El incremento de la agresión en la adolescencia temprana afecta al estado interno de las variables del GAM reforzando e incrementando las cogniciones afectos y arousal, reforzando y creando afectos hostiles e incrementando el arousal relacionado con la agresión. Los videojuegos pueden ser más pronunciados en la adolescencia temprana que en la media y tardía adolescencia. El elevado arousal fisiológico experienciado en los adolescentes tempranos interactúa con el estado interno de arousal causado por la violencia de los video-juegos para crear así un nivel acumulativo de excitación interna que es mayor que en la adolescencia media y tardía, resultando en más conducta agresiva. La toma de decisiones está en función del nivel de desarrollo: en la adolescencia temprana los individuos toman decisiones más impulsivas, con poca evaluación cognitiva durante las situaciones de carga emocional, en cambio, en la adolescencia tardía, la toma de decisiones llegará a ser más racional y evaluativa.
Abuso de Sustancias
Se sabe que el alcohol, es un buen predictor y un precipitante de la conducta violenta, principalmente en hombres. La comorbilidad entre abuso de drogas y psicopatología predice mejor la conducta violenta en las mujeres que en los hombres (Nagin,.& Tremblay, 2001).
En cuanto al resto de drogas ilegales, podemos decir que predicen la conducta violenta tanto en hombres como en mujeres (Dodgen, & Shea, 2000).
Recientemente, se ha hallado una relación entre el consumo de cocaina y descenso de la capacidad de concentración y el consiguiente descenso del rendimiento escolar. Otro dato interesante hace referencia a que, los brotes esquizofrénicos en adolescentes se consideran precipitados por la ingestión de drogas (Dodgen, & Shea., 2000)
La relación de la droga con otras emociones relacionadas con la agresividad, como es la culpa, la envidia, la vergüenza y los celos, han sido escasamente estudiadas; aunque la vergüenza y la culpa, como emociones sociomorales, se han asociado más directamente con la agresividad (especialmente la culpa se ha mostrado como un inhibidor de la conducta antisocial, el consumo de drogas y la conducta agresiva).
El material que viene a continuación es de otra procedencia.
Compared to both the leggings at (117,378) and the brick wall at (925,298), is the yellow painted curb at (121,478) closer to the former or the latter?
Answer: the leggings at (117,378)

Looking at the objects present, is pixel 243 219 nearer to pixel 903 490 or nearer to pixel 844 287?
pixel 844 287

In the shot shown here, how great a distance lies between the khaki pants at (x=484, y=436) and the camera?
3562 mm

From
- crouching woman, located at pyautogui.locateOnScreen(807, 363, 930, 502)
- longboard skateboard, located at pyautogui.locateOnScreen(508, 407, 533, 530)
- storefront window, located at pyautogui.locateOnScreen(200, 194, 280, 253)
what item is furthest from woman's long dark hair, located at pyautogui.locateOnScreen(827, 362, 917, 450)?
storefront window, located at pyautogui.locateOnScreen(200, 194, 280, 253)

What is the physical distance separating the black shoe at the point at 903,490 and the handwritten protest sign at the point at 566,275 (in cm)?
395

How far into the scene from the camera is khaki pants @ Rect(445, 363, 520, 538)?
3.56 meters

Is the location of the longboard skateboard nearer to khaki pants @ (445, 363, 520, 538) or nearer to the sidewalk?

El incremento del consumo de sustancias psicoactivas en jóvenes, así como la tendencia a llevar a cabo esta conducta de forma precoz, tiene que alertar no sólo en relación con la salud, sino también con la posibilidad de un incremento mayor de la agresión.
Factores de protección
Considerados en su conjunto, los elementos sociopersonales relacionados con el incremento de la agresión y la violencia en los individuos jóvenes nos dan las pistas tanto de los factores que permitan la posibilidad de prevención de la misma, como de aquellos que resultan escudos protectores contra su aparición.
Como las condiciones naturales no son cambiables, tendremos que centrar los esfuerzos en los elementos educativos que pueden llegar a producir, mediante el hábito, modificaciones incluso en estructuras que antes eran consideradas como inmutables.
En primer lugar, se advierte que hay que incrementar la convivencia entre padres y niños pequeños para que la formación de fuertes lazos afectivos se refuerce y que ello haga posible la trasmisión de valores de socialización en la primera etapa de la vida que es, por otra parte, la más receptiva para la formación de hábitos que encaucen la tendencia egoísta en la que se forjan la mayor parte de las conductas agresivas.
Por otra parte, hay emociones y actitudes que resultan incompatibles con la violencia. Entre ellas destacan: la empatía, la generosidad o la autoestima. Todas ellas son los grandes inhibidores de la agresión y eso se consigue sólo en una comunicación individualizada y cálida, es decir, en el seno de una familia.
Junto a esto, cada familia tiene que tener perfectamente claro que una relación afectuosa es el clima ideal, una cualidad que no tiene nada que ver con la permisividad. El mundo familiar debe ahornar la conducta de los niños, esto se lleva a cabo estableciendo unas normas de convivencia claras y el control de su cumplimiento.
Asimismo, deben ser instituidos hábitos de esfuerzo, nada de lo verdaderamente valioso es gratis. La educación de la persona es la tarea ineludible de los padres y no puede ser de ninguna manera delegada.
En segundo lugar, habría que considerar el apoyo social a las familias que acumulen factores de riesgo para que puedan optimizar los hábitos de crianza y evitar el conflicto familiar con la ayuda de expertos que actúen en los momentos concretos en el contexto familiar. Es evidente que retirar la patria potestad es una decisión drástica a la que sólo habría que llegar en casos extremos y que hay un camino intermedio que todavía está sin explorar y cuyo coste social debemos asumir cuanto antes.
En tercer lugar, todos los datos apuntan a que el fracaso escolar es un caldo de cultivo de la violencia. La detección precoz y prevención de los problemas de aprendizaje, la vigilancia de las tareas escolares por parte de los padres y el apoyo en las dificultades de integración de todo tipo es una meta imprescindible. La administración tiene el papel sobre todo de adecuar los sistemas de enseñanza, de tal modo, que se combata el fracaso escolar, no bajando el listón para todos, sino elevando el nivel de ejecución de los individuos que tienen dificultades escolares. El profesor tendrá éxito en esta labor, si trabaja con sujetos que son personas y que se forman como tales en el seno de la familia.
Por último, la sociedad debe tomar conciencia absoluta de que hay que tener una permisividad cero ante la violencia. Es la presión social y no las leyes las que deben actuar sobre los niños. Los valores que se comunican a través de los ídolos, los modelos de ficción, las metas a conseguir, que son las que los niños absorben a través de los videojuegos, el cine y sobre todo la televisión, deben ser adecuadas al fomento de conductas no violentas.
Si queremos jóvenes esforzados, afables, competentes hay que transmitirles el esfuerzo, la afabilidad y la competencia, con ello conseguirán lo que deseen de la vida sin necesidad de agredir, pero para que estos fines sean posibles se requiere parafrasear la famosa sentencia " Cada sociedad tiene los jóvenes que se merece".